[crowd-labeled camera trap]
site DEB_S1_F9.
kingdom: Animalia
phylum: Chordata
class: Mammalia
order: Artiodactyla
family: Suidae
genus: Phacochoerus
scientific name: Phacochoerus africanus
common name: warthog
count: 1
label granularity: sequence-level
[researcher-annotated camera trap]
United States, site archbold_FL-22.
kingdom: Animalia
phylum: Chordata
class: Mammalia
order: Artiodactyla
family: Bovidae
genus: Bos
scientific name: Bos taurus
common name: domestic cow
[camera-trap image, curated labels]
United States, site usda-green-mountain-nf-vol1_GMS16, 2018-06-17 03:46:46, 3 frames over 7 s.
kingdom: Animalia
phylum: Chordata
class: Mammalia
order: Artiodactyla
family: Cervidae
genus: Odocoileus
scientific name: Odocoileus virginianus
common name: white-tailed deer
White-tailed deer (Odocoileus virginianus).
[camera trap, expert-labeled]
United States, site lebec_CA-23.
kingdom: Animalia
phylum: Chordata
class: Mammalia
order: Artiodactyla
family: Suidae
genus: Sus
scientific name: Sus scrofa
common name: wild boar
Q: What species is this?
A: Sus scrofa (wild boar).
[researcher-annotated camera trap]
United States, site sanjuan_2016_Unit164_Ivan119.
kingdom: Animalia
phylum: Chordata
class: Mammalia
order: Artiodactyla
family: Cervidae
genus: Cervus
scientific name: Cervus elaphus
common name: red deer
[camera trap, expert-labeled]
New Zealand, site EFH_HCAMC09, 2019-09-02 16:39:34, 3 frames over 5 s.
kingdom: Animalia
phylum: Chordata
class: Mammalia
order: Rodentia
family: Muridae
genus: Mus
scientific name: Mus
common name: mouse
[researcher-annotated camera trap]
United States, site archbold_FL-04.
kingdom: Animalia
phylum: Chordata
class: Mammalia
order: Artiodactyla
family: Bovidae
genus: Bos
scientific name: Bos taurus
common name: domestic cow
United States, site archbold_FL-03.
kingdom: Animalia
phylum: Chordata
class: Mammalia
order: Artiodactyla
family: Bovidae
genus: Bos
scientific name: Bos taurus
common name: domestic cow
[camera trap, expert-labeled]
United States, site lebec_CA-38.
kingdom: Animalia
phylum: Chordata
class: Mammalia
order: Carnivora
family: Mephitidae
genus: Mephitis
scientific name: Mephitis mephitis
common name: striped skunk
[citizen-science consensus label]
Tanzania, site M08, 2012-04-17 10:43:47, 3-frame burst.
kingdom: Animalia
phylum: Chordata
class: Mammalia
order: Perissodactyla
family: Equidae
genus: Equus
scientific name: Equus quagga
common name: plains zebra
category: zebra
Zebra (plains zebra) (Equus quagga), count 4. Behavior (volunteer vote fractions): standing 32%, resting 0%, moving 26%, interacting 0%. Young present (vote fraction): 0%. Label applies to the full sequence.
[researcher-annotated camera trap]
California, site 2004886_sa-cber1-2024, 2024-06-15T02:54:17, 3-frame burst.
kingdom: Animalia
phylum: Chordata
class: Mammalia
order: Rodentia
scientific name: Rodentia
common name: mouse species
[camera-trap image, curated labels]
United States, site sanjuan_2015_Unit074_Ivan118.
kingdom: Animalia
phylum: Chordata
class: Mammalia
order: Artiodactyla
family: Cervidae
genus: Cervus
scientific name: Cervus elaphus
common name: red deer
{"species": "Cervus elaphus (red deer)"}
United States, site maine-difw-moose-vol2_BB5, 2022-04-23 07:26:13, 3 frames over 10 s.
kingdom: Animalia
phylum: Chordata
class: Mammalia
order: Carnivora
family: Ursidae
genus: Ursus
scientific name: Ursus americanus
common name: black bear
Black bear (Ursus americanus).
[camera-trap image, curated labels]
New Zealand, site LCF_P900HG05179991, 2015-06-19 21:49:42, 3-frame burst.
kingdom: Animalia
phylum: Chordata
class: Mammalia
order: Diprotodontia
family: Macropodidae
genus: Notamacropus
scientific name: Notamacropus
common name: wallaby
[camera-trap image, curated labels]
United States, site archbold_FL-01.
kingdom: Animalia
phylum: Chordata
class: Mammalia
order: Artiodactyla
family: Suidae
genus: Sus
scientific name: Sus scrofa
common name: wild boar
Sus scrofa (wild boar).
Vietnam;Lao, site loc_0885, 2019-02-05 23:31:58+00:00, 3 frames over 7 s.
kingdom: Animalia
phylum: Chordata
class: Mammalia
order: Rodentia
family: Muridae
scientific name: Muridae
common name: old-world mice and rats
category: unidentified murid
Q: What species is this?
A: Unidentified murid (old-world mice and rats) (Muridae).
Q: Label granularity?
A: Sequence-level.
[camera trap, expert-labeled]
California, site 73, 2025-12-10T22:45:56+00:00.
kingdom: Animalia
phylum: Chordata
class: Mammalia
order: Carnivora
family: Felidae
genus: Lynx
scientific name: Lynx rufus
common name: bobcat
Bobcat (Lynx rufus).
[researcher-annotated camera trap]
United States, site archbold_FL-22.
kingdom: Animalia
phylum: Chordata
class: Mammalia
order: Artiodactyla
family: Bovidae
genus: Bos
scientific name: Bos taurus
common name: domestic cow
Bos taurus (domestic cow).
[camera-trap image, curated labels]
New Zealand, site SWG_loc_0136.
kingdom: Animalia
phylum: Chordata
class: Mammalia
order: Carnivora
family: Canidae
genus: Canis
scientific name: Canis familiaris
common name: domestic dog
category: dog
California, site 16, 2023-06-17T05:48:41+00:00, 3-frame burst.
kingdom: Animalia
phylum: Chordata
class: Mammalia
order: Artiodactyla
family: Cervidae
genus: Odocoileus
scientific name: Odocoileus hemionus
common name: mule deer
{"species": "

#####

● WORK ITEM: The full set of records above must be reproduced exactly in the reply.

● EXPECTED ANSWER:
[crowd-labeled camera trap]
site DEB_S1_F9.
kingdom: Animalia
phylum: Chordata
class: Mammalia
order: Artiodactyla
family: Suidae
genus: Phacochoerus
scientific name: Phacochoerus africanus
common name: warthog
count: 1
label granularity: sequence-level
[researcher-annotated camera trap]
United States, site archbold_FL-22.
kingdom: Animalia
phylum: Chordata
class: Mammalia
order: Artiodactyla
family: Bovidae
genus: Bos
scientific name: Bos taurus
common name: domestic cow
[camera-trap image, curated labels]
United States, site usda-green-mountain-nf-vol1_GMS16, 2018-06-17 03:46:46, 3 frames over 7 s.
kingdom: Animalia
phylum: Chordata
class: Mammalia
order: Artiodactyla
family: Cervidae
genus: Odocoileus
scientific name: Odocoileus virginianus
common name: white-tailed deer
White-tailed deer (Odocoileus virginianus).
[camera trap, expert-labeled]
United States, site lebec_CA-23.
kingdom: Animalia
phylum: Chordata
class: Mammalia
order: Artiodactyla
family: Suidae
genus: Sus
scientific name: Sus scrofa
common name: wild boar
Q: What species is this?
A: Sus scrofa (wild boar).
[researcher-annotated camera trap]
United States, site sanjuan_2016_Unit164_Ivan119.
kingdom: Animalia
phylum: Chordata
class: Mammalia
order: Artiodactyla
family: Cervidae
genus: Cervus
scientific name: Cervus elaphus
common name: red deer
[camera trap, expert-labeled]
New Zealand, site EFH_HCAMC09, 2019-09-02 16:39:34, 3 frames over 5 s.
kingdom: Animalia
phylum: Chordata
class: Mammalia
order: Rodentia
family: Muridae
genus: Mus
scientific name: Mus
common name: mouse
[researcher-annotated camera trap]
United States, site archbold_FL-04.
kingdom: Animalia
phylum: Chordata
class: Mammalia
order: Artiodactyla
family: Bovidae
genus: Bos
scientific name: Bos taurus
common name: domestic cow
United States, site archbold_FL-03.
kingdom: Animalia
phylum: Chordata
class: Mammalia
order: Artiodactyla
family: Bovidae
genus: Bos
scientific name: Bos taurus
common name: domestic cow
[camera trap, expert-labeled]
United States, site lebec_CA-38.
kingdom: Animalia
phylum: Chordata
class: Mammalia
order: Carnivora
family: Mephitidae
genus: Mephitis
scientific name: Mephitis mephitis
common name: striped skunk
[citizen-science consensus label]
Tanzania, site M08, 2012-04-17 10:43:47, 3-frame burst.
kingdom: Animalia
phylum: Chordata
class: Mammalia
order: Perissodactyla
family: Equidae
genus: Equus
scientific name: Equus quagga
common name: plains zebra
category: zebra
Zebra (plains zebra) (Equus quagga), count 4. Behavior (volunteer vote fractions): standing 32%, resting 0%, moving 26%, interacting 0%. Young present (vote fraction): 0%. Label applies to the full sequence.
[researcher-annotated camera trap]
California, site 2004886_sa-cber1-2024, 2024-06-15T02:54:17, 3-frame burst.
kingdom: Animalia
phylum: Chordata
class: Mammalia
order: Rodentia
scientific name: Rodentia
common name: mouse species
[camera-trap image, curated labels]
United States, site sanjuan_2015_Unit074_Ivan118.
kingdom: Animalia
phylum: Chordata
class: Mammalia
order: Artiodactyla
family: Cervidae
genus: Cervus
scientific name: Cervus elaphus
common name: red deer
{"species": "Cervus elaphus (red deer)"}
United States, site maine-difw-moose-vol2_BB5, 2022-04-23 07:26:13, 3 frames over 10 s.
kingdom: Animalia
phylum: Chordata
class: Mammalia
order: Carnivora
family: Ursidae
genus: Ursus
scientific name: Ursus americanus
common name: black bear
Black bear (Ursus americanus).
[camera-trap image, curated labels]
New Zealand, site LCF_P900HG05179991, 2015-06-19 21:49:42, 3-frame burst.
kingdom: Animalia
phylum: Chordata
class: Mammalia
order: Diprotodontia
family: Macropodidae
genus: Notamacropus
scientific name: Notamacropus
common name: wallaby
[camera-trap image, curated labels]
United States, site archbold_FL-01.
kingdom: Animalia
phylum: Chordata
class: Mammalia
order: Artiodactyla
family: Suidae
genus: Sus
scientific name: Sus scrofa
common name: wild boar
Sus scrofa (wild boar).
Vietnam;Lao, site loc_0885, 2019-02-05 23:31:58+00:00, 3 frames over 7 s.
kingdom: Animalia
phylum: Chordata
class: Mammalia
order: Rodentia
family: Muridae
scientific name: Muridae
common name: old-world mice and rats
category: unidentified murid
Q: What species is this?
A: Unidentified murid (old-world mice and rats) (Muridae).
Q: Label granularity?
A: Sequence-level.
[camera trap, expert-labeled]
California, site 73, 2025-12-10T22:45:56+00:00.
kingdom: Animalia
phylum: Chordata
class: Mammalia
order: Carnivora
family: Felidae
genus: Lynx
scientific name: Lynx rufus
common name: bobcat
Bobcat (Lynx rufus).
[researcher-annotated camera trap]
United States, site archbold_FL-22.
kingdom: Animalia
phylum: Chordata
class: Mammalia
order: Artiodactyla
family: Bovidae
genus: Bos
scientific name: Bos taurus
common name: domestic cow
Bos taurus (domestic cow).
[camera-trap image, curated labels]
New Zealand, site SWG_loc_0136.
kingdom: Animalia
phylum: Chordata
class: Mammalia
order: Carnivora
family: Canidae
genus: Canis
scientific name: Canis familiaris
common name: domestic dog
category: dog
California, site 16, 2023-06-17T05:48:41+00:00, 3-frame burst.
kingdom: Animalia
phylum: Chordata
class: Mammalia
order: Artiodactyla
family: Cervidae
genus: Odocoileus
scientific name: Odocoileus hemionus
common name: mule deer
{"species": "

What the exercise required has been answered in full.